◆ Exercise directions ◆
Go through the records line by line from the top and repeat each one exactly, ending with the line that contains "[camera trap, volunteer-labeled]".

================

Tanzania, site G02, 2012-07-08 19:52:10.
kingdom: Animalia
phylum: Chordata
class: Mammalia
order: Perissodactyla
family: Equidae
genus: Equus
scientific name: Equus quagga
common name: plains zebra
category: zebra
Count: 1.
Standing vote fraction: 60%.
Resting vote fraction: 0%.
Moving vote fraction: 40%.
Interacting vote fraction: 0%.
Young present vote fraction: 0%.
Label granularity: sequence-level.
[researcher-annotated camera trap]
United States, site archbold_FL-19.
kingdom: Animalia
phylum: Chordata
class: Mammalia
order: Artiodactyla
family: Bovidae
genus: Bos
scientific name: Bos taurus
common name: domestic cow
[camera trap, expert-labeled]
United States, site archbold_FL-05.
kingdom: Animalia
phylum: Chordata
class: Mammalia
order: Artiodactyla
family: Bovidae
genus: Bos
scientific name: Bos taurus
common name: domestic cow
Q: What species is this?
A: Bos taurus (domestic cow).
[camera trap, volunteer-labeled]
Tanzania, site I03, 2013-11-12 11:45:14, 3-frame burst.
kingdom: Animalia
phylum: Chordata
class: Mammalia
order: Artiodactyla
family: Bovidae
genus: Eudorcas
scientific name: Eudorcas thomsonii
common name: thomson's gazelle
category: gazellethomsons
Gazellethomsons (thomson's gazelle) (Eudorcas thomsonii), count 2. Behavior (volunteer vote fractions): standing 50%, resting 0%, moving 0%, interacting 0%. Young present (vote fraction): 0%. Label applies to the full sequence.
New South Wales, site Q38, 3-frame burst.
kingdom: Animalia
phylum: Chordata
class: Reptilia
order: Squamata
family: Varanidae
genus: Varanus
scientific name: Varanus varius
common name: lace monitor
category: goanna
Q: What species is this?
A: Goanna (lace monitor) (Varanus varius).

================

◆ Written reply ◆
Tanzania, site G02, 2012-07-08 19:52:10.
kingdom: Animalia
phylum: Chordata
class: Mammalia
order: Perissodactyla
family: Equidae
genus: Equus
scientific name: Equus quagga
common name: plains zebra
category: zebra
Count: 1.
Standing vote fraction: 60%.
Resting vote fraction: 0%.
Moving vote fraction: 40%.
Interacting vote fraction: 0%.
Young present vote fraction: 0%.
Label granularity: sequence-level.
[researcher-annotated camera trap]
United States, site archbold_FL-19.
kingdom: Animalia
phylum: Chordata
class: Mammalia
order: Artiodactyla
family: Bovidae
genus: Bos
scientific name: Bos taurus
common name: domestic cow
[camera trap, expert-labeled]
United States, site archbold_FL-05.
kingdom: Animalia
phylum: Chordata
class: Mammalia
order: Artiodactyla
family: Bovidae
genus: Bos
scientific name: Bos taurus
common name: domestic cow
Q: What species is this?
A: Bos taurus (domestic cow).
[camera trap, volunteer-labeled]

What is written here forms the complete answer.